If that's possible, that would be great of course.
We want to be able to tell how many tasks in a domain (the system or a
memory cgroup) are inside a memdelay section as opposed to how many
are in a "productive" state such as runnable or iowait. Then derive
from that whether the domain as a whole is unproductive (all non-idle
tasks memdelayed), or partially unproductive (some delayed, but CPUs
are productive or there are iowait tasks). Then derive the percentages
of walltime the domain spends partially or fully unproductive.
For that we need per-domain counters for
1) nr of tasks in memdelay sections
2) nr of iowait or runnable/queued tasks that are NOT inside
memdelay sections
The memdelay and runnable counts need to be per-cpu as well. (The idea
is this: if you have one CPU and some tasks are delayed while others
are runnable, you're 100% partially productive, as the CPU is fully
used. But if you have two CPUs, and the tasks on one CPU are all
runnable while the tasks on the others are all delayed, the domain is
50% of the time fully unproductive (and not 100% partially productive)

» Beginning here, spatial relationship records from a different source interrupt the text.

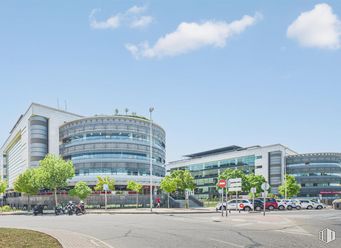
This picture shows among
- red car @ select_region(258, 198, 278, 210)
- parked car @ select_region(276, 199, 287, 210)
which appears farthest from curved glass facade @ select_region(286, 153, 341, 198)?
red car @ select_region(258, 198, 278, 210)

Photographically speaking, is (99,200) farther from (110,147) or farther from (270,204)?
(270,204)

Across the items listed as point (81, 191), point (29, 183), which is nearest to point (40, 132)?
point (29, 183)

as half the available CPU time is being squandered by delays).
On the system-level, we already count runnable/queued per cpu through
rq->nr_running.
However, we need to distinguish between productive runnables and tasks
that are in runnable while in a memdelay section (doing reclaim). The
current counters don't do that.
Lastly, and somewhat obscurely, the presence of runnable tasks means
that usually the domain is at least partially productive. But if the
CPU is used by a task in a memdelay section (direct reclaim), the
domain is fully unproductive (unless there are iowait tasks in the
domain, since they make "progress" without CPU). So we need to track
task_current() && task_memdelayed() per-domain per-cpu as well.
Now, thinking only about the system-level, we could split
rq->nr_running into a sets of delayed and non-delayed counters
(present them as sum in all current read sides).

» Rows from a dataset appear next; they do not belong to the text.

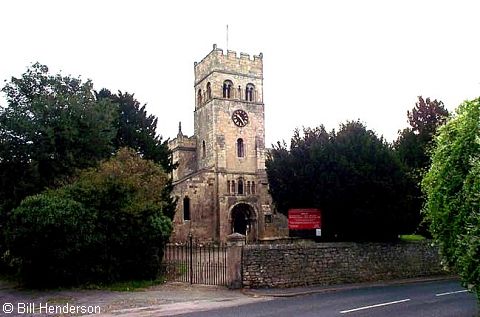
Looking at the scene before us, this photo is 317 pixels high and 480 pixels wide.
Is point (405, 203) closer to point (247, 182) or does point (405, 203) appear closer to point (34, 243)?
point (34, 243)

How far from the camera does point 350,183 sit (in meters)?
24.0

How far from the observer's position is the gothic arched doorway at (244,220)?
45.6 m

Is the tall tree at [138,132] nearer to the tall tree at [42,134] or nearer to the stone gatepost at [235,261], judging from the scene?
the tall tree at [42,134]

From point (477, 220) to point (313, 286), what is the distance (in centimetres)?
1216

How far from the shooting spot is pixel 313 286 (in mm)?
19516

Adding an rq counter for tasks inside memdelay sections should be
straight-forward as well (except for maybe the migration cost of that
state between CPUs in ttwu that Mike pointed out).

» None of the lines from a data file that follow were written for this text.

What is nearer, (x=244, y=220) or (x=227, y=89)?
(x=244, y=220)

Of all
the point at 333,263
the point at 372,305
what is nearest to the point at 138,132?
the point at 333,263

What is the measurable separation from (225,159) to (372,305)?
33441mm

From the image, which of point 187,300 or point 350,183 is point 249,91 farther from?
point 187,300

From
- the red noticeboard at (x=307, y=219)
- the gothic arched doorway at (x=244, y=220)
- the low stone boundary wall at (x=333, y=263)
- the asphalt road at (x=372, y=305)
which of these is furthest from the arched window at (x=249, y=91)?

That leaves the question of how to track these numbers per cgroup at
an acceptable cost. The idea for a tree of cgroups is that walltime
impact of delays at each level is reported for all tasks at or below
that level. E.g. a leave group aggregates the state of its own tasks,
the root/system aggregates the state of all tasks in the system; hence
the propagation of the task state counters up the hierarchy.